(Records of scene-based questions)
---*---

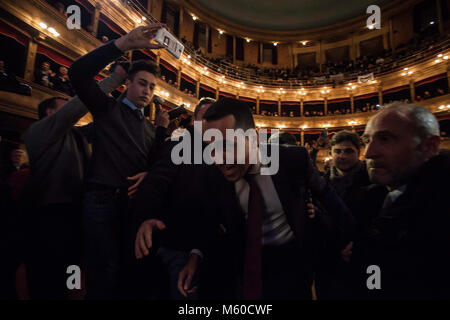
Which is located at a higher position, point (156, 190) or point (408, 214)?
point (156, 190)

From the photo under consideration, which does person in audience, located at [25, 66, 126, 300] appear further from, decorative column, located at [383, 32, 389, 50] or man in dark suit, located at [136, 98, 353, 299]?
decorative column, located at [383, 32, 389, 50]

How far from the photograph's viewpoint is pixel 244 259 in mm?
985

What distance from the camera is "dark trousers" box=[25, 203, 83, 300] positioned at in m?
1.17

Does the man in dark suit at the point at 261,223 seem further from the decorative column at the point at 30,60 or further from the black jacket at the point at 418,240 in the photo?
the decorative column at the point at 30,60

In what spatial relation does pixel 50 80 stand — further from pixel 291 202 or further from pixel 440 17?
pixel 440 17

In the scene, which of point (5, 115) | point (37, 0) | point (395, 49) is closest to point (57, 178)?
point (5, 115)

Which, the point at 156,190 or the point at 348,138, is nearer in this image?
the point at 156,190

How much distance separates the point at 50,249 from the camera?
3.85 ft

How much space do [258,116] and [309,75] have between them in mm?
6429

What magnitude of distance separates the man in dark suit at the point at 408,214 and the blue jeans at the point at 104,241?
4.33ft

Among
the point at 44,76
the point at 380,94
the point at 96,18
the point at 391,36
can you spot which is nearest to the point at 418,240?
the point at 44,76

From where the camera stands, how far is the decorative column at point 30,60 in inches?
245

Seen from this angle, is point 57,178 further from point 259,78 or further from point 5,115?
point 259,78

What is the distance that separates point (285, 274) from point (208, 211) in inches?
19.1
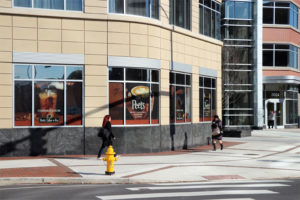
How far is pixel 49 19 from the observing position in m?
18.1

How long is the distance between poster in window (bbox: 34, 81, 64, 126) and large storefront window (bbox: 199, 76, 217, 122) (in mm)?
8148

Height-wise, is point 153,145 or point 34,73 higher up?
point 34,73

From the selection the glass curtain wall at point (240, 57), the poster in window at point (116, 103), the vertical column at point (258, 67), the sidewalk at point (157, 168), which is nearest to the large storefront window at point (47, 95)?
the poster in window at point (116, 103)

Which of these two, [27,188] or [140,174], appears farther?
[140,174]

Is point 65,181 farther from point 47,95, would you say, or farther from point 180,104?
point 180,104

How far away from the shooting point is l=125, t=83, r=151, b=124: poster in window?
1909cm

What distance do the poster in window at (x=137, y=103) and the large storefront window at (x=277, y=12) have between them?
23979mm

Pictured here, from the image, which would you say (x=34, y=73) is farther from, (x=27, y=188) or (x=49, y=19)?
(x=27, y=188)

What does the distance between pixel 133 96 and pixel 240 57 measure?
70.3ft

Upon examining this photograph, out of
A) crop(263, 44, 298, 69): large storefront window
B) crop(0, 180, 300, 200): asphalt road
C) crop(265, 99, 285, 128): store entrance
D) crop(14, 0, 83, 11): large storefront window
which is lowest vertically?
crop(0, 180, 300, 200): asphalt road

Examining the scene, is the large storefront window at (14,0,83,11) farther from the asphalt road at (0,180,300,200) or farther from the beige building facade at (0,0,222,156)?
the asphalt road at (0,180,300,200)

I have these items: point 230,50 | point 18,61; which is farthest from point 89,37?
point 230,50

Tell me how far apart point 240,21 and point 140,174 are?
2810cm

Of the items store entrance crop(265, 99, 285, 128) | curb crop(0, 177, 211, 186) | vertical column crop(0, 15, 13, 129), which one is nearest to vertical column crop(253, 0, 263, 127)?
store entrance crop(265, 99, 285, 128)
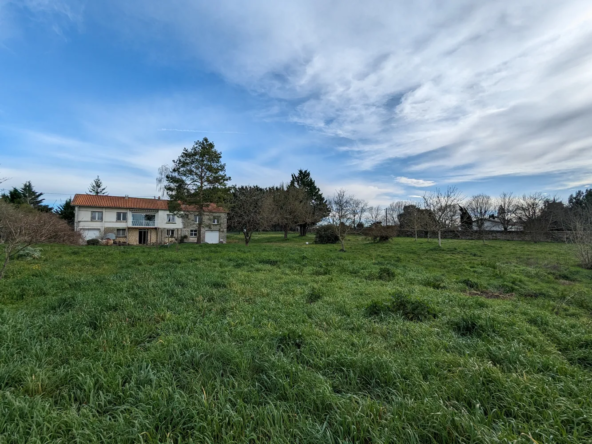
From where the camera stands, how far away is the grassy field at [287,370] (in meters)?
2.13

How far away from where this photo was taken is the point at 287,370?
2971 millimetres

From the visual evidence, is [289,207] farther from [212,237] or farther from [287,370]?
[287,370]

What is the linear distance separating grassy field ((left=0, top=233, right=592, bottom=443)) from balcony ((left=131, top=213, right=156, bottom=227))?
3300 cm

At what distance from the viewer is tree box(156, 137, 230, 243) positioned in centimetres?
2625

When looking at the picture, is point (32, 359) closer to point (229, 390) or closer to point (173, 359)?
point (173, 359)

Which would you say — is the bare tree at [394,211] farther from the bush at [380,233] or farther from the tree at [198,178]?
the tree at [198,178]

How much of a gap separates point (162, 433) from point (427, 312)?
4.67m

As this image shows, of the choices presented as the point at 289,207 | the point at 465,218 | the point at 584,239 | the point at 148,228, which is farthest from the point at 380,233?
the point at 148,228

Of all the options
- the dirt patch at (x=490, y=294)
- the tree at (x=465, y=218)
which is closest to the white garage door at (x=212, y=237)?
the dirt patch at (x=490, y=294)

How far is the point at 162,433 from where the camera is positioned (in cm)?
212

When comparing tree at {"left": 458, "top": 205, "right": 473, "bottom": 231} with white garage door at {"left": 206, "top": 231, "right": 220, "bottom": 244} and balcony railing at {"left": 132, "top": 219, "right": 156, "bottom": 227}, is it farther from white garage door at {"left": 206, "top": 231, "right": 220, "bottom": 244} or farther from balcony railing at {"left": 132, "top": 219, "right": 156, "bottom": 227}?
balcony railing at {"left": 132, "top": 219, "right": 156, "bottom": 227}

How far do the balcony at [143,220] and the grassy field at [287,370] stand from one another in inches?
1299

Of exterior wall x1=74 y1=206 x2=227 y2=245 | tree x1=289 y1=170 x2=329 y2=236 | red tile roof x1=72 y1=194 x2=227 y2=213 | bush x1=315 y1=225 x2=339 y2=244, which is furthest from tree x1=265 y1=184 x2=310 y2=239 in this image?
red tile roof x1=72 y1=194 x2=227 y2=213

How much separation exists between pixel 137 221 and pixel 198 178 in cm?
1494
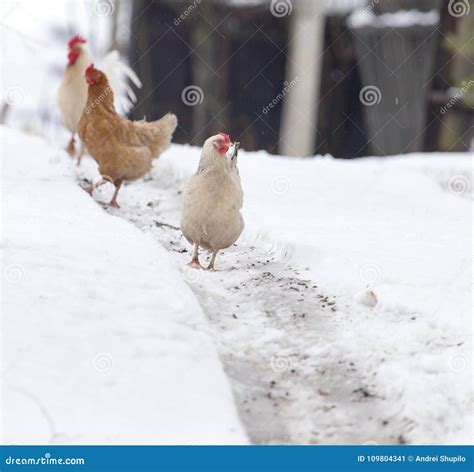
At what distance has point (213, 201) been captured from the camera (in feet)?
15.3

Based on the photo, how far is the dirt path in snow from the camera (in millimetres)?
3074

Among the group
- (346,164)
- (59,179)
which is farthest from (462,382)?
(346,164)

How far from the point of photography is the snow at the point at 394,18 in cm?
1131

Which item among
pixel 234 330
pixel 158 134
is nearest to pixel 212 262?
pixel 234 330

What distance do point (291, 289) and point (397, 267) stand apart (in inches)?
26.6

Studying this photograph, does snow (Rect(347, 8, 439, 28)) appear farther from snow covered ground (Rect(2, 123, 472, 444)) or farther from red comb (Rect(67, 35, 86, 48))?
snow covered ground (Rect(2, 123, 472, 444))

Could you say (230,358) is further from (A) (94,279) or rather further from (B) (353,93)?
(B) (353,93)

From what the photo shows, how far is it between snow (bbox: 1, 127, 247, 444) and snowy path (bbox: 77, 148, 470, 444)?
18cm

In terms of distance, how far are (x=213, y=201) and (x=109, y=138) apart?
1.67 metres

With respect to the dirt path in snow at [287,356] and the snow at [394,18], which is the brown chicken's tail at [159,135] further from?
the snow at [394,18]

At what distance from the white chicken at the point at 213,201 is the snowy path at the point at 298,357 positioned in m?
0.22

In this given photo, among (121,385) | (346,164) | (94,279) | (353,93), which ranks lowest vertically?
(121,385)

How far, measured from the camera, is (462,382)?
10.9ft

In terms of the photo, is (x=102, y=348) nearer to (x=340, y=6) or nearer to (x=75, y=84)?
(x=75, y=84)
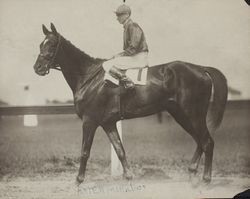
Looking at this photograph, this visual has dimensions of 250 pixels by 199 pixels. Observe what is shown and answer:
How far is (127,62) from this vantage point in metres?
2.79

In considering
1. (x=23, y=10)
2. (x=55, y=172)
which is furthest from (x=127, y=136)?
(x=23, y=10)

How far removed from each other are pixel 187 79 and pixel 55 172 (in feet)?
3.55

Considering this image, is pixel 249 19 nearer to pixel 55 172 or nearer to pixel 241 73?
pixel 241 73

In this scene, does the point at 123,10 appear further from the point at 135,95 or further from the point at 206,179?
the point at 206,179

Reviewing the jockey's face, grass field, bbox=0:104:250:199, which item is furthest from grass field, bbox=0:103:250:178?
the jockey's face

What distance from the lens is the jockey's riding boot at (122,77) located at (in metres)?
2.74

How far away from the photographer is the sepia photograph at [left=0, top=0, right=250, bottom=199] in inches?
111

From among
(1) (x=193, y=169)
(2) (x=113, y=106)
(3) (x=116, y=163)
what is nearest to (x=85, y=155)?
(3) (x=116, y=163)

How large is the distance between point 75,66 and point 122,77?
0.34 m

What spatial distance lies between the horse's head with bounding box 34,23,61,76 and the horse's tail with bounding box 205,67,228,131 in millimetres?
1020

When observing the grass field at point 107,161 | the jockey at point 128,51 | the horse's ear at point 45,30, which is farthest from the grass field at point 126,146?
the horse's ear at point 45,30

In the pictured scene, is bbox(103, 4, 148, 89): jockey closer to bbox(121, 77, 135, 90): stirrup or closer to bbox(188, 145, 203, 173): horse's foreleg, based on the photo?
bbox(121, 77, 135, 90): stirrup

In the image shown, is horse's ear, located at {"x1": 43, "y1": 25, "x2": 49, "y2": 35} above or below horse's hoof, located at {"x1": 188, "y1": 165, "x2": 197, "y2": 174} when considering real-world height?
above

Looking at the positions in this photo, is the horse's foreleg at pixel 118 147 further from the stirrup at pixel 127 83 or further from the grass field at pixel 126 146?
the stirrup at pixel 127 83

---*---

THE EXERCISE
Only the lines from the one containing "How large is" through the end of the entries above belong in the answer; repeat them exactly.

RESULT FOR THIS EXERCISE
How large is the distance between point 75,66 and point 122,77?
0.34 m

What spatial distance lies between the horse's head with bounding box 34,23,61,76 and the horse's tail with bounding box 205,67,228,131 in millimetres?
1020

When observing the grass field at point 107,161 | the jockey at point 128,51 | the horse's ear at point 45,30, which is farthest from the grass field at point 126,146?
the horse's ear at point 45,30

In the pictured scene, is bbox(103, 4, 148, 89): jockey closer to bbox(121, 77, 135, 90): stirrup or closer to bbox(188, 145, 203, 173): horse's foreleg, based on the photo?
bbox(121, 77, 135, 90): stirrup

In the image shown, is horse's ear, located at {"x1": 43, "y1": 25, "x2": 49, "y2": 35} above or below horse's hoof, located at {"x1": 188, "y1": 165, "x2": 197, "y2": 174} when considering real-world height?
above

Looking at the positions in this photo, is the horse's foreleg at pixel 118 147 further from the stirrup at pixel 127 83 or further from the grass field at pixel 126 146?
the stirrup at pixel 127 83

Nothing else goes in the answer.